Malgré ses facultés intellectuelles réduites, il s’occupe du Lavomatic de M et Mme Bennett qui, en compensation, lui cèdent une petite chambre au-dessus de la laverie.
Mindy, née le même jour que lui, est sa seule véritable amie.
La vie de Danny va prendre un tour tragique quand, venu apporter à Mindy son cadeau d’anniversaire, il la trouve morte, baignant dans son sang. Tout le désigne comme coupable, il est bien évidemment accusé de ce meurtre, et violemment passé à tabac par Mike Sokowski l’adjoint du shérif.

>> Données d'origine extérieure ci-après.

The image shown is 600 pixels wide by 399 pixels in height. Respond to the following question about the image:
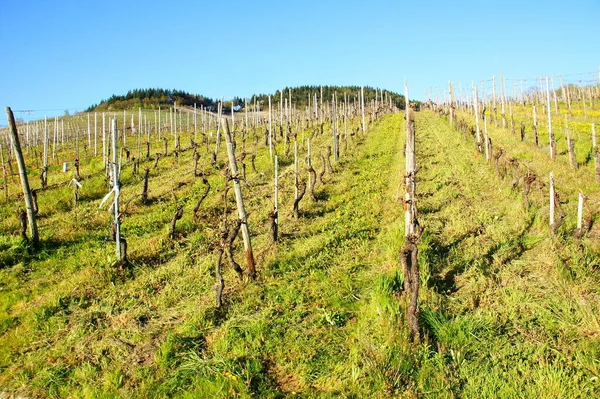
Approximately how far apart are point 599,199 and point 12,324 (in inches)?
462

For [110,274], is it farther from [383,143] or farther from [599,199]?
[383,143]

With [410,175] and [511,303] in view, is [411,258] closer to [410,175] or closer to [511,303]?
[511,303]

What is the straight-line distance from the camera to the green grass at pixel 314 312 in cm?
413

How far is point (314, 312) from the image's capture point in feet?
18.0

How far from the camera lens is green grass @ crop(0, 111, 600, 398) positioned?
4.13m

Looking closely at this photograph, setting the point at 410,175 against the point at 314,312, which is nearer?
the point at 314,312

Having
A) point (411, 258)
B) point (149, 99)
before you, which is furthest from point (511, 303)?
point (149, 99)

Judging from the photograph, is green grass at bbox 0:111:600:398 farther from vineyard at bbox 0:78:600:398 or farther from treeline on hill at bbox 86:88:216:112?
treeline on hill at bbox 86:88:216:112

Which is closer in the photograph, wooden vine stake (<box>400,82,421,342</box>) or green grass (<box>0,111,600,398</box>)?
green grass (<box>0,111,600,398</box>)

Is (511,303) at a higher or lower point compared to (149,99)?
lower

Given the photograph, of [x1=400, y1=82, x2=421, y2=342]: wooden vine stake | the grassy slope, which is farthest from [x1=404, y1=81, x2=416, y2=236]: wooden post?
the grassy slope

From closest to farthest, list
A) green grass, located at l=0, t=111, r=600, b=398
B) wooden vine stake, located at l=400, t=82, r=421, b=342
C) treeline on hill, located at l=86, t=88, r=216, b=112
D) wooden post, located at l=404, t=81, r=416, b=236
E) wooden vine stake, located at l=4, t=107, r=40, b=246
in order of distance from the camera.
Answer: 1. green grass, located at l=0, t=111, r=600, b=398
2. wooden vine stake, located at l=400, t=82, r=421, b=342
3. wooden post, located at l=404, t=81, r=416, b=236
4. wooden vine stake, located at l=4, t=107, r=40, b=246
5. treeline on hill, located at l=86, t=88, r=216, b=112

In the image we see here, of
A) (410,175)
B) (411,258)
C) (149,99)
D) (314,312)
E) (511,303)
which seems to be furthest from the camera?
(149,99)

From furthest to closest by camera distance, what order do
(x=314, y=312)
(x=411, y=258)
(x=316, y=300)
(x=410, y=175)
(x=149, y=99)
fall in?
(x=149, y=99), (x=410, y=175), (x=316, y=300), (x=314, y=312), (x=411, y=258)
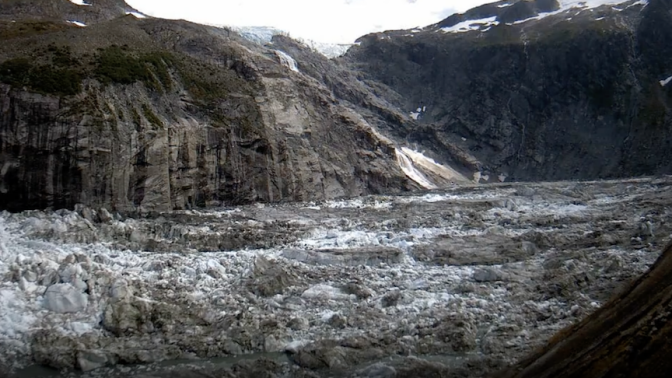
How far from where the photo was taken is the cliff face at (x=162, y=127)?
28.9 metres

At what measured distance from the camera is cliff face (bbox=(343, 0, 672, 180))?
66.8 metres

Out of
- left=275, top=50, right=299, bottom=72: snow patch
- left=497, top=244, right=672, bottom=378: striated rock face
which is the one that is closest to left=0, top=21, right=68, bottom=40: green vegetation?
left=275, top=50, right=299, bottom=72: snow patch

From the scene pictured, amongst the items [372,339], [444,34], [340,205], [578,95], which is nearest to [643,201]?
[340,205]

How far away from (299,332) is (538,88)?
68.3 m

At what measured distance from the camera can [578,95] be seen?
7438cm

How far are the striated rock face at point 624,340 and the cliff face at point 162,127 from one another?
80.1ft

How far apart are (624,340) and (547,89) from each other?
2874 inches

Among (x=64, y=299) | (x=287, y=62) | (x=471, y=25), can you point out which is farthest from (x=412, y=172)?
(x=471, y=25)

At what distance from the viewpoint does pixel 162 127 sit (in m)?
32.7

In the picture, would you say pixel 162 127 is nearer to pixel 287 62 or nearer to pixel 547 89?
pixel 287 62

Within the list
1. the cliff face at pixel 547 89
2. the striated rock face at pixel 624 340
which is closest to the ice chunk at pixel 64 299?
the striated rock face at pixel 624 340

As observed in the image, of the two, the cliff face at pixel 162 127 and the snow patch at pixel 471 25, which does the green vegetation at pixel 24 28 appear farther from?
the snow patch at pixel 471 25

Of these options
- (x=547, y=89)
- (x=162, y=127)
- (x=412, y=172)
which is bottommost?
(x=412, y=172)

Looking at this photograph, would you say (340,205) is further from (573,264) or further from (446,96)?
(446,96)
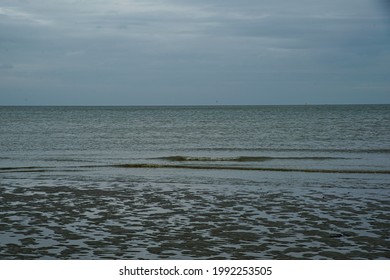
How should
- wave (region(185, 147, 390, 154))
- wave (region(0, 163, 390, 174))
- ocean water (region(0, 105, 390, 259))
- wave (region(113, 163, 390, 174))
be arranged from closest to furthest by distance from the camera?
ocean water (region(0, 105, 390, 259)), wave (region(113, 163, 390, 174)), wave (region(0, 163, 390, 174)), wave (region(185, 147, 390, 154))

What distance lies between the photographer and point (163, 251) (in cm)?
1015

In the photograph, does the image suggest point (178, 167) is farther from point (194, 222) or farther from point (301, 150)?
point (301, 150)

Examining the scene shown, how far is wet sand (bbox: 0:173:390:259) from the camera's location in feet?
33.3

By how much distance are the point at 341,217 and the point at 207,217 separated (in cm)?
331

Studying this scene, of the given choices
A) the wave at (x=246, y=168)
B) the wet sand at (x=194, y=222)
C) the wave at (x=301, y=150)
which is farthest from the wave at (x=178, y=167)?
the wave at (x=301, y=150)

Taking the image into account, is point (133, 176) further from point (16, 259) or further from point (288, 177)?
point (16, 259)

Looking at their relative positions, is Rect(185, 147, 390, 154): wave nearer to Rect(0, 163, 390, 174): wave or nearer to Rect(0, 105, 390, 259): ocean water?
Rect(0, 105, 390, 259): ocean water

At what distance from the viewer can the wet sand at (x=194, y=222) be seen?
10.2 metres

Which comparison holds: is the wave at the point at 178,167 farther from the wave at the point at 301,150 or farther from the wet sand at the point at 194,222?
the wave at the point at 301,150

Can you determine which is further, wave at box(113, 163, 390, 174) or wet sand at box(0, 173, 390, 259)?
wave at box(113, 163, 390, 174)

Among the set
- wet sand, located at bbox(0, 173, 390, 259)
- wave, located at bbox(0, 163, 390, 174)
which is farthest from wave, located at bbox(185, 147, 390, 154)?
wet sand, located at bbox(0, 173, 390, 259)

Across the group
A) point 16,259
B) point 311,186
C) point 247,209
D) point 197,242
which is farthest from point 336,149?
point 16,259

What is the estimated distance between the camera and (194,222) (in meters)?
12.7

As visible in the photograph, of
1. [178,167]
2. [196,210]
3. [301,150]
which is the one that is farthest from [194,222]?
[301,150]
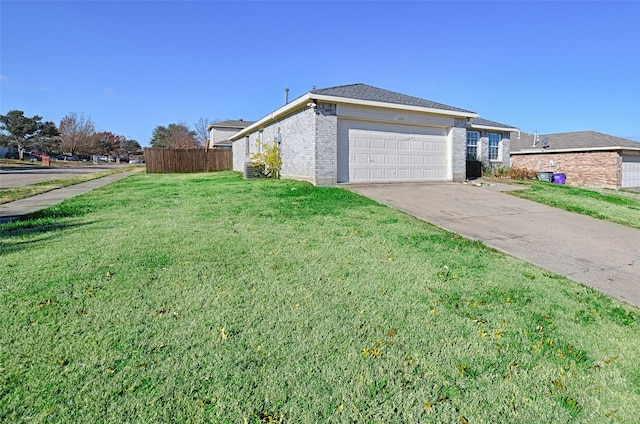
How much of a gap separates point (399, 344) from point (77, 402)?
221 cm

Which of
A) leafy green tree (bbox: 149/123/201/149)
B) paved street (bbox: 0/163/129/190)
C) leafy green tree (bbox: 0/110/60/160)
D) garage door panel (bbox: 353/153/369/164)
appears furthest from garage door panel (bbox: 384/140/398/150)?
leafy green tree (bbox: 0/110/60/160)

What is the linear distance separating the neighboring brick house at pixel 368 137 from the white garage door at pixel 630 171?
49.2 ft

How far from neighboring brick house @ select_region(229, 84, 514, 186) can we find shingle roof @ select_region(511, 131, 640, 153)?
13686mm

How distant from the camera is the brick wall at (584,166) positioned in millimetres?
20812

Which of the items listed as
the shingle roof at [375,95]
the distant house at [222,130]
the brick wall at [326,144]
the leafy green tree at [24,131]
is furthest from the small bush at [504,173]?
the leafy green tree at [24,131]

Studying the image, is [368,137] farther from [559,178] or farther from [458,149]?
[559,178]

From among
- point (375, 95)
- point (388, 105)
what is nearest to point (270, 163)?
point (375, 95)

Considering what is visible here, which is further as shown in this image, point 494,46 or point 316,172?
point 494,46

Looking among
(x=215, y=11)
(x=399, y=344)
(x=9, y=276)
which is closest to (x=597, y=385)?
Answer: (x=399, y=344)

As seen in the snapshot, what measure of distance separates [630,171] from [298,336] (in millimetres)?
27909

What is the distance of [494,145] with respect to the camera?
19594 mm

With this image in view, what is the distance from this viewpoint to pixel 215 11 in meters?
11.9

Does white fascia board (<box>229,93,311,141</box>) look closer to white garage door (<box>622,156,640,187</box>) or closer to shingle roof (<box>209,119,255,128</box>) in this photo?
shingle roof (<box>209,119,255,128</box>)

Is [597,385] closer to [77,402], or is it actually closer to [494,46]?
[77,402]
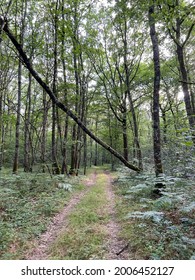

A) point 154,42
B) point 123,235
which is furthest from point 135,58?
point 123,235

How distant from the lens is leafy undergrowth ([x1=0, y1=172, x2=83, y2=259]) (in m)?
3.89

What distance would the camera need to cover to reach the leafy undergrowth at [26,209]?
3.89 m

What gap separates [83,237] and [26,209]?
2.67 meters

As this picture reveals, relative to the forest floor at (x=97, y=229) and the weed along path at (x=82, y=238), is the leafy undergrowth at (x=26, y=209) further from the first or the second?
the weed along path at (x=82, y=238)

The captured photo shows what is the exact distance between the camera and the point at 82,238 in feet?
13.1

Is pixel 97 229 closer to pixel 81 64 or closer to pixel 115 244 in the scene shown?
pixel 115 244

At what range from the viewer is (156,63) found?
22.2 ft

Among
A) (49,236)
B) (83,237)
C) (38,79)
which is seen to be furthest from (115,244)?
(38,79)

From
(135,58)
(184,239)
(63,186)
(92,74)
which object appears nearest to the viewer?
(184,239)

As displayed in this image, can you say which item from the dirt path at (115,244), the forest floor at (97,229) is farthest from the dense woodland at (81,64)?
the dirt path at (115,244)

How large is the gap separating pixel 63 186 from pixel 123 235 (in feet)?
16.1
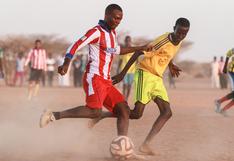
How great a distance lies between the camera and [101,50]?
7.12 m

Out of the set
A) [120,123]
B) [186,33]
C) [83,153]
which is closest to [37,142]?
[83,153]

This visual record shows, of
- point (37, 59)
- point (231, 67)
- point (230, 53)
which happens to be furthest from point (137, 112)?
point (37, 59)

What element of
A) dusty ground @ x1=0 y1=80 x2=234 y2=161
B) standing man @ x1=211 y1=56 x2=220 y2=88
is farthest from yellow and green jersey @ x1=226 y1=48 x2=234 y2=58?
standing man @ x1=211 y1=56 x2=220 y2=88

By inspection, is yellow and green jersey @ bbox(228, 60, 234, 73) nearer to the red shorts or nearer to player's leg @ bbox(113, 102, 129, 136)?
player's leg @ bbox(113, 102, 129, 136)

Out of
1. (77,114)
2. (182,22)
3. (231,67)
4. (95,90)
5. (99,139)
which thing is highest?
(182,22)

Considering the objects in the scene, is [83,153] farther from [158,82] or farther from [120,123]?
[158,82]

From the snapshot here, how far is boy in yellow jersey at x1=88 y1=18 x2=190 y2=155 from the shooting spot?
302 inches

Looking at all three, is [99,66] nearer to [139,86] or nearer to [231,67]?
[139,86]

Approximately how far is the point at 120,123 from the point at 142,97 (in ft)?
2.13

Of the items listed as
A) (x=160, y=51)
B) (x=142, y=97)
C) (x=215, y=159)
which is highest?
(x=160, y=51)

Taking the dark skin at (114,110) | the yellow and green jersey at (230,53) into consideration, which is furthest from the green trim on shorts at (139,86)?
the yellow and green jersey at (230,53)

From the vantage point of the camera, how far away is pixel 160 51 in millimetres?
7805

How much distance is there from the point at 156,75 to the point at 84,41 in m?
1.32

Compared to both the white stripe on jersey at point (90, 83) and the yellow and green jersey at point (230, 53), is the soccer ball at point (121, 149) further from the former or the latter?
the yellow and green jersey at point (230, 53)
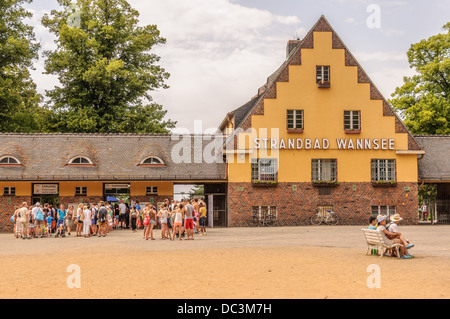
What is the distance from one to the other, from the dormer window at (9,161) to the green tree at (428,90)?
99.1 feet

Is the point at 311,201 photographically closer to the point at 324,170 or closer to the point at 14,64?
the point at 324,170

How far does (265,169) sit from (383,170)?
25.5 ft

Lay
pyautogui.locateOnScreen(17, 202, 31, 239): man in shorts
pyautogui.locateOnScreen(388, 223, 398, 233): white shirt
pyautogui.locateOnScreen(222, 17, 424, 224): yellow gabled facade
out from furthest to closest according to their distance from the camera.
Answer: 1. pyautogui.locateOnScreen(222, 17, 424, 224): yellow gabled facade
2. pyautogui.locateOnScreen(17, 202, 31, 239): man in shorts
3. pyautogui.locateOnScreen(388, 223, 398, 233): white shirt

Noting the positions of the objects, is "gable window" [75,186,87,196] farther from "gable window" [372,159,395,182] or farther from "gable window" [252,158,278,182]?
"gable window" [372,159,395,182]

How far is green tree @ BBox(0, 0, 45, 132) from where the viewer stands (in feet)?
150

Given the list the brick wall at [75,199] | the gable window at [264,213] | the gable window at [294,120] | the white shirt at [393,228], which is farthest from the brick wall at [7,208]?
the white shirt at [393,228]

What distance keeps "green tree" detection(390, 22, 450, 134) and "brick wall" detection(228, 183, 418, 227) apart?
36.6 feet

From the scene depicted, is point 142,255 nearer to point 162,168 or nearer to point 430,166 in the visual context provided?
point 162,168

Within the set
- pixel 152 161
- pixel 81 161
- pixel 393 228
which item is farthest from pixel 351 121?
pixel 393 228

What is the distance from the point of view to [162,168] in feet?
126

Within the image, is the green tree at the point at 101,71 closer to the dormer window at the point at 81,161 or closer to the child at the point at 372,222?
the dormer window at the point at 81,161

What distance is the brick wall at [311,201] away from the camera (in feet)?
124

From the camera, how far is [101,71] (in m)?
45.8

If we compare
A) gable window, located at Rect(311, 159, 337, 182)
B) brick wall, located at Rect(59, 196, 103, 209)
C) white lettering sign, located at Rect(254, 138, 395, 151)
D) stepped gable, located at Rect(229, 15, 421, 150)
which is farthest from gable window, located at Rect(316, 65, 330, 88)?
brick wall, located at Rect(59, 196, 103, 209)
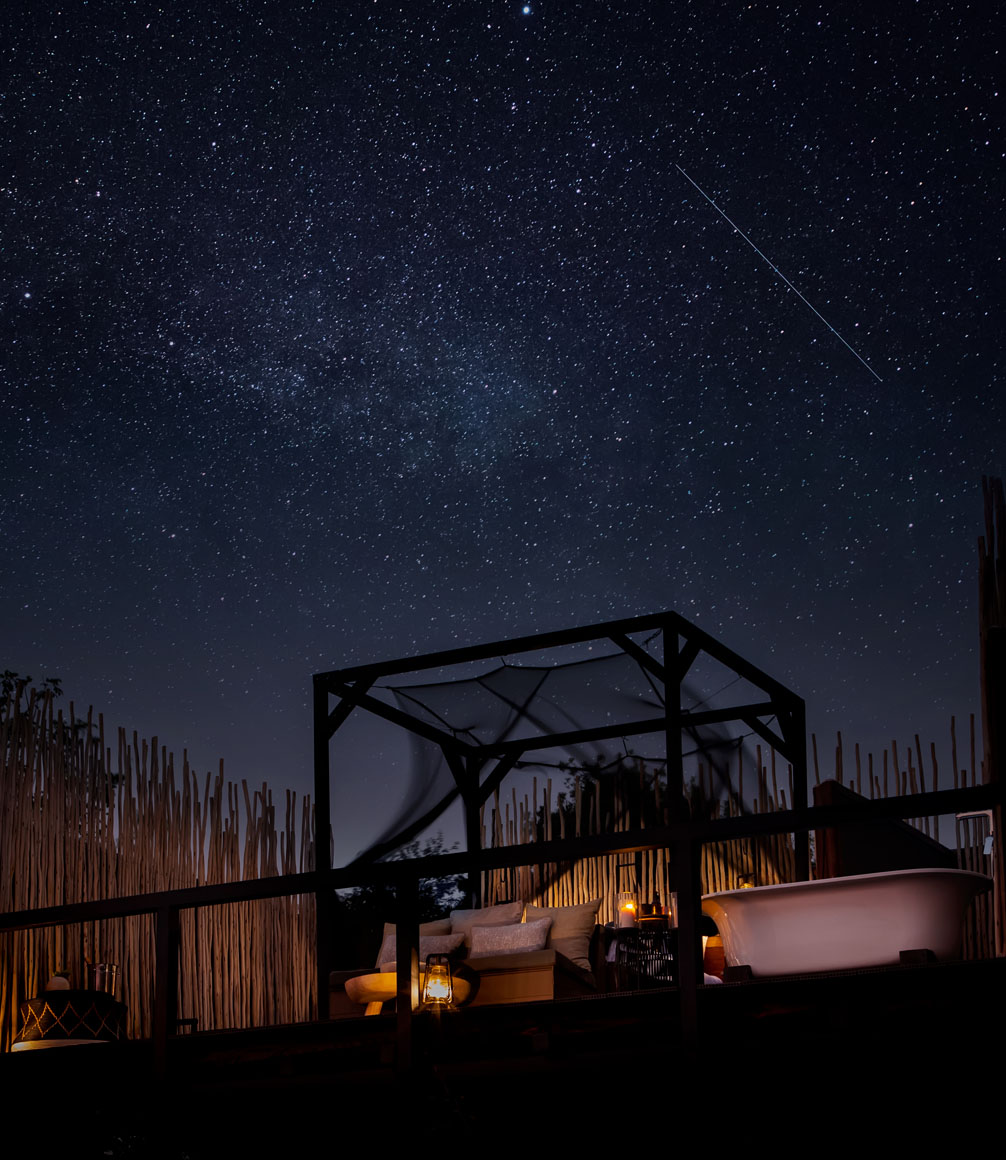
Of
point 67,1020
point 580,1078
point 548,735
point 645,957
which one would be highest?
point 548,735

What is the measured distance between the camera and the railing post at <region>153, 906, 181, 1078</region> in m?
4.73

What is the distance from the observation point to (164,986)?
4738 millimetres

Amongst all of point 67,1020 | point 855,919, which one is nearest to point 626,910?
point 855,919

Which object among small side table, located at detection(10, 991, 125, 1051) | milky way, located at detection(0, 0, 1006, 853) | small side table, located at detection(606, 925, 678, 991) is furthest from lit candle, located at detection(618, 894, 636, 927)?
small side table, located at detection(10, 991, 125, 1051)

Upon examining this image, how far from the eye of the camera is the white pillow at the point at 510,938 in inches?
283

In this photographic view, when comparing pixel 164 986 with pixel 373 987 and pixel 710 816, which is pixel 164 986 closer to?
pixel 373 987

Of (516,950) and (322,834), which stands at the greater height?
(322,834)

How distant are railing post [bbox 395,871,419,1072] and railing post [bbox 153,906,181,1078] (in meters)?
0.88

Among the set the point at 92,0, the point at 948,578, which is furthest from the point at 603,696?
the point at 92,0

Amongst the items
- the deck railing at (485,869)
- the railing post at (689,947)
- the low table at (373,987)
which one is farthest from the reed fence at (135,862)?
the railing post at (689,947)

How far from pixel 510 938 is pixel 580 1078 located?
2753mm

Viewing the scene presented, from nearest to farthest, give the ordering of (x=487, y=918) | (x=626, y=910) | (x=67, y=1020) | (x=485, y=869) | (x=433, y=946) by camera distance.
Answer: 1. (x=485, y=869)
2. (x=67, y=1020)
3. (x=626, y=910)
4. (x=433, y=946)
5. (x=487, y=918)

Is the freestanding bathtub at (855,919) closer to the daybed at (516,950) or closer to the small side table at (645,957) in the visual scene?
the small side table at (645,957)

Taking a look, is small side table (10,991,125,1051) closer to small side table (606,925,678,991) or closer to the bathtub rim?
small side table (606,925,678,991)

Le meurtre sauvage de Mindy va engendrer une série de meurtres dont le coupable tout désigné est Danny. Conduit au cabinet de Doc Pete pour y être soigné, il s’en échappe et devient dès lors un homme traqué.
Dans cette petite communauté rurale, peuplée de gens frustes, les esprits sont prompts à s’échauffer et ressurgissent vite les jalousies et les rancoeurs, alimentées par des années de frustrations.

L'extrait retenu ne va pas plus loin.